Wenn Frauen aus der Region Döbeln Hilfe brauchen, müssen sie in die Bergstadt fahren. Sobald Kinder im Kindergarten- oder Schulalter betroffen sind, bedeutet das einen größeren logistischen Aufwand. „Doch den scheuen manche nicht. Wir haben es schon erlebt, dass Kinder auch aus der Döbelner Region eine Schule in Freiberg besucht haben“, so Muck. Das Frauenhaus biete nicht nur eine Unterkunft und eine Beratung für die Mütter an. Die Mitarbeiter kümmern sich auch um die Betreuung der Kinder. „Diese erleben das meist positiv“, sagte Manuela Muck. Sie kann keinen bestimmten Trend erkennen. Das Frauenhaus werde von älteren Frauen ohne Kinder genauso genutzt wie von jüngeren mit Kindern, die aus allen sozialen Schichten stammen.

„Die Aufenthaltszeit der Frauen sollte nicht länger als drei Monate sein. „Diese Zeit benötigen Frauen, die sich dauerhaft trennen und neuen Wohnraum suchen. Das bedeutet nicht, dass dies die durchschnittliche Aufenthaltsdauer aller Frauen ist“ sagte die Sozialarbeiterin. Manche Frauen bleiben nur eine Nacht, andere eine Woche. Etwa die Hälfte der Frauen kehre zu ihrem Partner zurück.

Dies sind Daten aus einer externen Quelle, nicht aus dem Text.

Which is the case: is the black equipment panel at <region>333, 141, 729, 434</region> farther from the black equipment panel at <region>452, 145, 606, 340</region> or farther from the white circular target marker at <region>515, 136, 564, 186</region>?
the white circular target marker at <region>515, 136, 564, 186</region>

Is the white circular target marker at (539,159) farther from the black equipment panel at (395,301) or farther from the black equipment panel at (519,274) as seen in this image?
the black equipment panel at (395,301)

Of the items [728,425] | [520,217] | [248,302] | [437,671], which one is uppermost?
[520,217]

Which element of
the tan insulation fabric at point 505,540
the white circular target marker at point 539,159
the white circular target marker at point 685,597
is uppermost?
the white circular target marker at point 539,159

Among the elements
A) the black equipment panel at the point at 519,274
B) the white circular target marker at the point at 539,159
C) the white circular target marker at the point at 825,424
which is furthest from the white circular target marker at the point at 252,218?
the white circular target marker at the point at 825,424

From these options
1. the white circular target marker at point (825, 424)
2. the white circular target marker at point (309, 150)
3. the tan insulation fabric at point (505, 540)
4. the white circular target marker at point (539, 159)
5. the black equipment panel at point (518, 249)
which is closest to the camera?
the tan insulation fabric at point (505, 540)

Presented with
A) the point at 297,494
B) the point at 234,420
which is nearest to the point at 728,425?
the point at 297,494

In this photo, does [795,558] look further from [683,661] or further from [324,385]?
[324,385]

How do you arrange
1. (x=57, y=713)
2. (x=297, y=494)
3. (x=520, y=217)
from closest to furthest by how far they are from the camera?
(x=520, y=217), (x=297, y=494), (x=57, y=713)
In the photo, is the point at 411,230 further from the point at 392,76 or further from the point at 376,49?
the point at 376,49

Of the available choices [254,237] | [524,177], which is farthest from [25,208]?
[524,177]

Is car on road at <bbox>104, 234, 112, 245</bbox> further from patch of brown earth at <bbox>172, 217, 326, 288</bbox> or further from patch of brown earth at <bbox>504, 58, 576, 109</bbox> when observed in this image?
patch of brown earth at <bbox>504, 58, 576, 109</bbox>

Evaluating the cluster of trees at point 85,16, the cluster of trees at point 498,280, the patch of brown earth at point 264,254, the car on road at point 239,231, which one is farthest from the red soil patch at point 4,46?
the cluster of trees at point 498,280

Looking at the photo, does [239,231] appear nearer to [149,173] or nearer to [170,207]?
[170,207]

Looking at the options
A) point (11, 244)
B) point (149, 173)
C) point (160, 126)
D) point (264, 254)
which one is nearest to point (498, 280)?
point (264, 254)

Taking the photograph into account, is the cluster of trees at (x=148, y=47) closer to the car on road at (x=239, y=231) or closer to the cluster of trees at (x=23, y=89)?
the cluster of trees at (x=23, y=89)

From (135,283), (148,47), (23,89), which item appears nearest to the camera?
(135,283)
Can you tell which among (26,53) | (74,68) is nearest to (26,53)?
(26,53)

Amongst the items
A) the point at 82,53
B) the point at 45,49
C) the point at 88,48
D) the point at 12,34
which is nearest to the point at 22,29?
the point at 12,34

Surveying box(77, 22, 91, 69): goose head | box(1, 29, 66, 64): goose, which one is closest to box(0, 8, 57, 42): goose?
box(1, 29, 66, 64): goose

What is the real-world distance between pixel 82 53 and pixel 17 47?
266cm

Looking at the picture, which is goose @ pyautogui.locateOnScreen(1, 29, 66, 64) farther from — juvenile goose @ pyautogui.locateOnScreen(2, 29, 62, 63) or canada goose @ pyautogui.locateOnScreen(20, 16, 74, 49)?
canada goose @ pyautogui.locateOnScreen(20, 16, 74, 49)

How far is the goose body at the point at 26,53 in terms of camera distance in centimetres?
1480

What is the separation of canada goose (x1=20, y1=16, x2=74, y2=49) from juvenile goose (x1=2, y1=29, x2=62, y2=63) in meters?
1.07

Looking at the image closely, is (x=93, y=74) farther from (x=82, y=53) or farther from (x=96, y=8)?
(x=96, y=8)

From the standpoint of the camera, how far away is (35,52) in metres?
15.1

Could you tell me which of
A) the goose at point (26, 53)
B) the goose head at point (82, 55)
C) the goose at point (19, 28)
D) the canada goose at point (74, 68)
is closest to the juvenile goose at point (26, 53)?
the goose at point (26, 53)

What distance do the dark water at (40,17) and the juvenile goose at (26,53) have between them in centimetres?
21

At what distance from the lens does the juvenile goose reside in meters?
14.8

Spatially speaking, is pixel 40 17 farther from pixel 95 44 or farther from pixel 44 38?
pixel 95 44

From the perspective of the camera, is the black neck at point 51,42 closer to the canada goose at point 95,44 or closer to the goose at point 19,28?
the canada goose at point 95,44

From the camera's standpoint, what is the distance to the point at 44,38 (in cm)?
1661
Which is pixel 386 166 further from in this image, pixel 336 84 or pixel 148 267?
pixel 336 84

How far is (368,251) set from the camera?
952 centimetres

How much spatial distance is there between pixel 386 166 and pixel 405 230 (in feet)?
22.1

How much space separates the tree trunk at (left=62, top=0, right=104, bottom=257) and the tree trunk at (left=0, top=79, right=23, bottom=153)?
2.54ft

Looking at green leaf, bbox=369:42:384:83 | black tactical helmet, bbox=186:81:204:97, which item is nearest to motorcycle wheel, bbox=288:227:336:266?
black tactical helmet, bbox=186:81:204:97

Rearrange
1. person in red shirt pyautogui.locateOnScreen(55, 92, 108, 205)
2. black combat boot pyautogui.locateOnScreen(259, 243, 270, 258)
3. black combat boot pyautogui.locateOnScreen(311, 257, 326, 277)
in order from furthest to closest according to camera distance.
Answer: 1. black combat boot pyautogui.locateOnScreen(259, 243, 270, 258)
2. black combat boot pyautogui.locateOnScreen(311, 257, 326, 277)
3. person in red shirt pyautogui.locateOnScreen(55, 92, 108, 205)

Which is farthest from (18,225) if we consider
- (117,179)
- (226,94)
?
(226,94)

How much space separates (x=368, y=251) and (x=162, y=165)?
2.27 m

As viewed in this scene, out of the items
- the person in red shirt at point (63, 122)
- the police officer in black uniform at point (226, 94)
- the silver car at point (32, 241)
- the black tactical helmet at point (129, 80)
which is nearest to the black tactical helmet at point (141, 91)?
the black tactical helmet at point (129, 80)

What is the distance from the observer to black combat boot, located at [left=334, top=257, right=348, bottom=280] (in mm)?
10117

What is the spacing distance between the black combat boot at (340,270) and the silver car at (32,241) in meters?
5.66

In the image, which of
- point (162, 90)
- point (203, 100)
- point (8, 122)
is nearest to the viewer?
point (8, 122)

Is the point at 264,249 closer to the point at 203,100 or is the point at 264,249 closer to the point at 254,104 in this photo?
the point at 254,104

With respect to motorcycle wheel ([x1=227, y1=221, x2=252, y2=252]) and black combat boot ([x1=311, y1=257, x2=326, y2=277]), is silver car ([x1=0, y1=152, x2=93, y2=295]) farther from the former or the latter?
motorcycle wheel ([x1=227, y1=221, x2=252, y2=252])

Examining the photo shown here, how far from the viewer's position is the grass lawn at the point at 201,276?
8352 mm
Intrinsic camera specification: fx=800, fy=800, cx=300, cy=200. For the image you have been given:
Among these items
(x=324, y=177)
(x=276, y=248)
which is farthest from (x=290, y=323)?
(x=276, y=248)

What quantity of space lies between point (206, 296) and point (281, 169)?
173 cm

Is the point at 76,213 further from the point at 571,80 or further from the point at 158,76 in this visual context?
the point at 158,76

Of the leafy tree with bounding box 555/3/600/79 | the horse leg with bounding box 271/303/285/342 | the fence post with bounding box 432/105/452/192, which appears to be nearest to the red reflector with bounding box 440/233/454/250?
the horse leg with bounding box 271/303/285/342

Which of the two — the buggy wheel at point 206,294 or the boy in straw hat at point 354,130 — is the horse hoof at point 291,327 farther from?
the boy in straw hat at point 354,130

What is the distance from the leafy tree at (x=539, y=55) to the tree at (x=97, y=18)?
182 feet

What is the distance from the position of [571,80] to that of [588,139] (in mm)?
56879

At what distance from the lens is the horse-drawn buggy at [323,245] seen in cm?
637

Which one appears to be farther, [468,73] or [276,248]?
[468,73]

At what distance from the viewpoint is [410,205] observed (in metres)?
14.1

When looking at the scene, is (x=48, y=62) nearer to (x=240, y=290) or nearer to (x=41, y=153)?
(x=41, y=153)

„Es ist kein leichter Schritt, ins Frauenhaus zu gehen. Davor liegt ein langer Prozess“, erklärt Annett Schrenk. Hilfe bei gewalttätigen Übergriffen von Partnern biete das Gewaltschutzgesetz. „Das besagt, wer schlägt, der geht“, so die Mitarbeiterin des Landratsamtes. Um das durchzusetzen, müsse bei einem Konflikt mit Gewalt die Polizei gerufen werden. Die könne dann den Täter 14 Tage aus der Wohnung verbannen. In dieser Zeit ist es dem Opfer möglich, Anträge bei Gericht zu stellen. Doch das in die Praxis umzusetzen beziehungsweise die Einhaltung der Anordnung zu kontrollieren, sei eher schwierig, so Schrenk. Auch Manuela Muck bestätigt, dass das Gesetz nicht für alle Frauen eine Option ist. Sie rät Betroffenen, sich mit der Interventions- und Koordinierungsstelle (Ikos) zur Bekämpfung häuslicher Gewalt in Chemnitz in Verbindung zu setzen. Diese berät zu weiteren Verfahrensweisen. Auch die Diakonie und das DRK haben Sozialberatungsstellen, an die sich Betroffene wenden können.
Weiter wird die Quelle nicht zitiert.